とるなら~写真道楽道中記~

「撮るなら…ここだ!こうだ!これだ!」を探し求めてカメラ片手に写真・機材道楽の備忘録

【評価・作例】Xマウントのポートレートレンズ 『フジノンレンズ XF56mmF1.2 R + APD』

      2016/04/04

35mm判換算で85mmとポートレートでは定番の焦点距離のレンズだ。開放F値は1.2と大口径のレンズであり、APS-C機オンリーのフジXマウントボディでも大きくボケを演出出来る。

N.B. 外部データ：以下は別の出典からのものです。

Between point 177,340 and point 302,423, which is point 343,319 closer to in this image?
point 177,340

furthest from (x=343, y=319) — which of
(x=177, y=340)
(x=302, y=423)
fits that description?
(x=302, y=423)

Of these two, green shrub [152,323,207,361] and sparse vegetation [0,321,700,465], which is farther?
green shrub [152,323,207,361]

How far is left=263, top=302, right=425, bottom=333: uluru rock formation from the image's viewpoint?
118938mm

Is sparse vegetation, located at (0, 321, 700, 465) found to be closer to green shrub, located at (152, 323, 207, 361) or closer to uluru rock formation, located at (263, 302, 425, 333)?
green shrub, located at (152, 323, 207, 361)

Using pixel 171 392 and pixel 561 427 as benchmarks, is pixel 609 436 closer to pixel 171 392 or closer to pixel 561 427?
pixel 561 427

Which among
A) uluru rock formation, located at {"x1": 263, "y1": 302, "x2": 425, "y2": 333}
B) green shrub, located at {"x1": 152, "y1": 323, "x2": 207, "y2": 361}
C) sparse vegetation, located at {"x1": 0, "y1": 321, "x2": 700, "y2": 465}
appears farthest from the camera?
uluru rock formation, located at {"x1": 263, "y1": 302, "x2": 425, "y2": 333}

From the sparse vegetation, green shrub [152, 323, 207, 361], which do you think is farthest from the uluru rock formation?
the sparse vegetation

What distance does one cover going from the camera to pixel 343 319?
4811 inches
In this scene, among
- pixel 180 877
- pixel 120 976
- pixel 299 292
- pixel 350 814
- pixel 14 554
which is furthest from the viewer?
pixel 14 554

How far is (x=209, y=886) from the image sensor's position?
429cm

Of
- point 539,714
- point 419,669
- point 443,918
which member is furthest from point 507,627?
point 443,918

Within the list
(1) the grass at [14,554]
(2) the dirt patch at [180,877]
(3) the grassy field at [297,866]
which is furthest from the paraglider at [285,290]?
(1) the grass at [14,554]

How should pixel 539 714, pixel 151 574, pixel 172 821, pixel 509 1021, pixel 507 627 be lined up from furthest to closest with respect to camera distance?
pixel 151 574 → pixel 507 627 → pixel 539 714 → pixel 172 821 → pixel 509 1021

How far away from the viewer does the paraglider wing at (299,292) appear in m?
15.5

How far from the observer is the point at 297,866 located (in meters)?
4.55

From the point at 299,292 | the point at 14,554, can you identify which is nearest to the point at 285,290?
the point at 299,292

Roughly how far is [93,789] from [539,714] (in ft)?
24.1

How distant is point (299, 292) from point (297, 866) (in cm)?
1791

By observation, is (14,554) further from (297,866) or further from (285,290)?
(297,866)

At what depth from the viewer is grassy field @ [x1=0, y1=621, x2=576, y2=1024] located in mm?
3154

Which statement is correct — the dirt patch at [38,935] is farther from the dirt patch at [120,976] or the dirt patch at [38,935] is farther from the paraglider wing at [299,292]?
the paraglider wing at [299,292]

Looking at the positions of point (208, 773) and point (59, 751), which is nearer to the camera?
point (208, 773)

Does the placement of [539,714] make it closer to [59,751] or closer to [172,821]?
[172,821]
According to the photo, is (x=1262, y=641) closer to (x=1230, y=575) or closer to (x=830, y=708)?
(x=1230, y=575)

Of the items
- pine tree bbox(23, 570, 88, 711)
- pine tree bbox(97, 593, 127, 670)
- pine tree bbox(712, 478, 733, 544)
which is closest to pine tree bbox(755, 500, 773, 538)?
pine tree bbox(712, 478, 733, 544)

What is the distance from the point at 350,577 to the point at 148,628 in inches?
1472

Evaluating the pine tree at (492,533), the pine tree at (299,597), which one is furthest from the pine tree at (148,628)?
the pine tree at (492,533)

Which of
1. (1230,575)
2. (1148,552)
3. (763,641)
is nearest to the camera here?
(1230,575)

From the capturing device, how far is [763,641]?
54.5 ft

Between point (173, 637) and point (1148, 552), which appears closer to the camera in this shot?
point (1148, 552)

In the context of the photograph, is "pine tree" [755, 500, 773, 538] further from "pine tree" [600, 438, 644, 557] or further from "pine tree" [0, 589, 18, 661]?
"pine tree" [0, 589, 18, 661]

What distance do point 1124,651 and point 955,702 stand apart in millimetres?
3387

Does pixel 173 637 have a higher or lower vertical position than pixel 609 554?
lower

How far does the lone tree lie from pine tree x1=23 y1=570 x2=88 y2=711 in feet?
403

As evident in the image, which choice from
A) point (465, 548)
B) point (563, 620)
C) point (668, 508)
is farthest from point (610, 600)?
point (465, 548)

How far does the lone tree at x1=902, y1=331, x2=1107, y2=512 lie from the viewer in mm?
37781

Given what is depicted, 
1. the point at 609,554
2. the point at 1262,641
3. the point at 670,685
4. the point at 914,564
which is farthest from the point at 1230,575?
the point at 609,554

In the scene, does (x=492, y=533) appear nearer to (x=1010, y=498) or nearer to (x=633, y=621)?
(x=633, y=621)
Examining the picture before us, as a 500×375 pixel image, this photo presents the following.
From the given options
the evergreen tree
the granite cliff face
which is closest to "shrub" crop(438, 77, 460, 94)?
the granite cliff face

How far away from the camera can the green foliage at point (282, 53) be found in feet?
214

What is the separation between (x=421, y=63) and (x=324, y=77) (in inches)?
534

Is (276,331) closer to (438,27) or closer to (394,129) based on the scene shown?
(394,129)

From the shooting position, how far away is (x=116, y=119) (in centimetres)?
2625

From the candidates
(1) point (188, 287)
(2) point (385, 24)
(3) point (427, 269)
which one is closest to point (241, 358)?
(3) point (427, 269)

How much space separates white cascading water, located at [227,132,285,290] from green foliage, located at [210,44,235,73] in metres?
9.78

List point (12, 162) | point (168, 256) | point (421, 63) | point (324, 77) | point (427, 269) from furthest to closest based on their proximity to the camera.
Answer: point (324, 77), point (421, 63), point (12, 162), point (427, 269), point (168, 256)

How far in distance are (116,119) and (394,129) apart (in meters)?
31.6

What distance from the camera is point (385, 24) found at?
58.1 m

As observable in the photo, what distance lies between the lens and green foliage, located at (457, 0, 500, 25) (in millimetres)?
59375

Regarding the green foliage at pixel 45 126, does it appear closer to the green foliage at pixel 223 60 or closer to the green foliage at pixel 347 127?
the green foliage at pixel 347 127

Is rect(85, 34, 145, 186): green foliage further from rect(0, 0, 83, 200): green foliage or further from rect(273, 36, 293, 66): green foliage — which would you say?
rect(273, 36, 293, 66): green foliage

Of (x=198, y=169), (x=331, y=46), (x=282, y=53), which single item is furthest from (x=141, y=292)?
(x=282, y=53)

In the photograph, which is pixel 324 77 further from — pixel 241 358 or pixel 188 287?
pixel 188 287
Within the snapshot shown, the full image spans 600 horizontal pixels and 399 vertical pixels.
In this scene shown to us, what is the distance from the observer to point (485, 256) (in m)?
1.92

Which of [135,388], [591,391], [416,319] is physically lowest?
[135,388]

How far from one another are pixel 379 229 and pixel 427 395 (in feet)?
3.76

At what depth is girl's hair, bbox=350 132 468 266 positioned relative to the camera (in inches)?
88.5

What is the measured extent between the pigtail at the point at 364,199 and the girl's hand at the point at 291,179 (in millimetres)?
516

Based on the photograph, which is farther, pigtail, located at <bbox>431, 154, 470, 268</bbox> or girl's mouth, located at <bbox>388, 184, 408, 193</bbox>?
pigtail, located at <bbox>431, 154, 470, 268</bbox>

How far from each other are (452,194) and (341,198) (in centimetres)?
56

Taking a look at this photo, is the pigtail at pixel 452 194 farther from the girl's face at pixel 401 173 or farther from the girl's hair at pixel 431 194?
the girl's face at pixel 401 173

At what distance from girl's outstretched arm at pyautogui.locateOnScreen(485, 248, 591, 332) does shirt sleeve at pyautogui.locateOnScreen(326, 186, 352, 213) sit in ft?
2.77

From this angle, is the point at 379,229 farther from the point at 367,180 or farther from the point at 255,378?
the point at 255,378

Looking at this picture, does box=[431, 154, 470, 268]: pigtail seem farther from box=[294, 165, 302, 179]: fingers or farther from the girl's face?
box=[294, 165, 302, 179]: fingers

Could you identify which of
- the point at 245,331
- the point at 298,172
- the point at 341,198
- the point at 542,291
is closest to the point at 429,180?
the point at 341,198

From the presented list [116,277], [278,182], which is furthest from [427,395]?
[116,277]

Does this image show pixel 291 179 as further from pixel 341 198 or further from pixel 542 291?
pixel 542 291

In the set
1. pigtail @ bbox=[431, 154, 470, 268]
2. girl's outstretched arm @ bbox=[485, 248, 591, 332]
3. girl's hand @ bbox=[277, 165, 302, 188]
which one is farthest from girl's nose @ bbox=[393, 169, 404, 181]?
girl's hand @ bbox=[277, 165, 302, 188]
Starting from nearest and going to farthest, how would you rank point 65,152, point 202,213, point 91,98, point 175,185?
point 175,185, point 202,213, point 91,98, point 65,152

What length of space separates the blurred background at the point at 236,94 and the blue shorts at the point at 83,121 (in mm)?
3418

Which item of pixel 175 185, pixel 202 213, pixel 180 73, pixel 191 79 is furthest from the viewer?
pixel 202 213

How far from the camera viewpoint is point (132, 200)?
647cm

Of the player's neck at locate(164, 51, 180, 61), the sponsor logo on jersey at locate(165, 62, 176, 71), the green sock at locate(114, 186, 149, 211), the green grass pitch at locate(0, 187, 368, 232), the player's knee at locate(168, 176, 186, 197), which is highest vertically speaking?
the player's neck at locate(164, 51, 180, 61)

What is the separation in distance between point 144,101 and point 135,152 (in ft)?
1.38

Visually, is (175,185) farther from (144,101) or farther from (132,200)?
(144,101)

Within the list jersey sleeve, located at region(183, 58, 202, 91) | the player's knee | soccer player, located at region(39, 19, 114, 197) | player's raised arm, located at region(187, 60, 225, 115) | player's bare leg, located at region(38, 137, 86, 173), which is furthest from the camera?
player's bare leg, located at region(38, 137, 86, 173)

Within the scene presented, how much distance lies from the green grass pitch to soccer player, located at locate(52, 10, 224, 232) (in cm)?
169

レンズのフロントに巨大なEDレンズを2枚と中玉に非球面レンズを採用。鏡筒を始めとしてフォーカスリングや絞りリングも金属製と高級な質感。フォーカス駆動はリニアモーターとインナーフォーカスによる高速オートフォーカス

ピント面のカリカリシャープな描写に加え、アウトフォーカス部の綺麗なボケ味を活かすとポートレート以外にも結構使えそう。開放は柔らかい表現だが、色収差は抑えられているので描写が甘い訳ではない。1・2段絞ればコントラストが高まり、精細な描写を得る。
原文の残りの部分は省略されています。